But I Honestly Don’t Think It Matters

 

But here’s the truth. When it works (with the best specs available), it honestly does look as amazing as trailers meant for it to be. Atop of this, CD Projekt Red has never actually made a great initial release and have always needed an endless amount of patches for just every single game they’ve ever created. Heck, I thought even Witcher 3 was pretty garbage with its glitches, item management, and combat mechanics, which, while challenging, often did feel pretty stoic and outright awful at times. Yet, in the end, I got used to it. Because it was the well-crafted stories and characters that really pulled me in. And while Cyberpunk 2077 is no Witcher 3, it does have Keanu, which has to count for something, along with its decades of RPG board gaming history to pull material from. To make matters even more complicated, with all these memes about glitches, errors, and refunds, I personally don’t know anyone who’s actually getting a refund. And with two months of heavy patching between now and February, I’ll also argue that I think the gameplay can only get better. With expected online play to likely make up for any sort of shortcoming losses, sort of like GTA V online.

■ **PROVIDED MATERIAL**:
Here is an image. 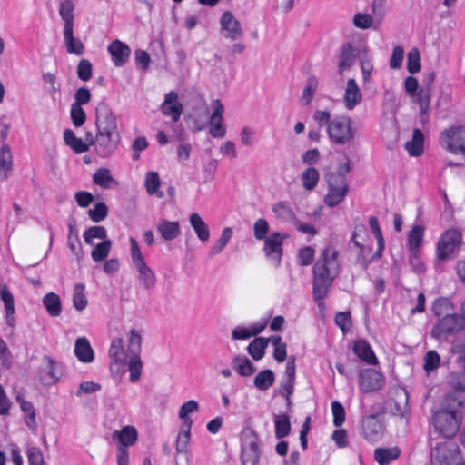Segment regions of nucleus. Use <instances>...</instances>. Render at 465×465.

■ **SET TASK 1**: Sum up the Cyberpunk 2077 passage in two sentences.
■ **SET TASK 2**: Pick up the Cyberpunk 2077 passage after its final sentence and extend it in the same voice.
The lines above aren't needed for this.

■ **RESULT 1**: The writer says that Cyberpunk 2077, when it works on the best specs, looks as amazing as its trailers, and that CD Projekt Red has always needed many patches for its games, including Witcher 3, which the writer got used to because of its well-crafted stories and characters. The writer adds that Cyberpunk 2077 has Keanu and decades of RPG board gaming history to draw on, knows no one who is actually getting a refund, and expects the gameplay to improve with two months of patching and likely online play.

■ **RESULT 2**:
Sometimes I think the negative response actually is helping the game because fans seem to genuinely enjoy it. Which, despite all the hate, is sort of unintentionally hilarious and amusing for the holiday. Because Cyberpunk is turning into something I don’t think anyone really expected. It’s like a poor man’s Grand Theft Auto of an unintentionally backwards compatible future. Or better yet, the Fallout prequel that nobody asked for… minus all the nukes and 1950s allure.

So, yeah, Cyberpunk 2077 in two weeks has been a nightmare. Arguably the most entertaining and broken spectacle in gaming history. Still, it’s a lot of dumb fun for the holiday break. And I, for one, am surprisingly still playing it, despite originally wanting to get a refund, albeit with lowered expectations.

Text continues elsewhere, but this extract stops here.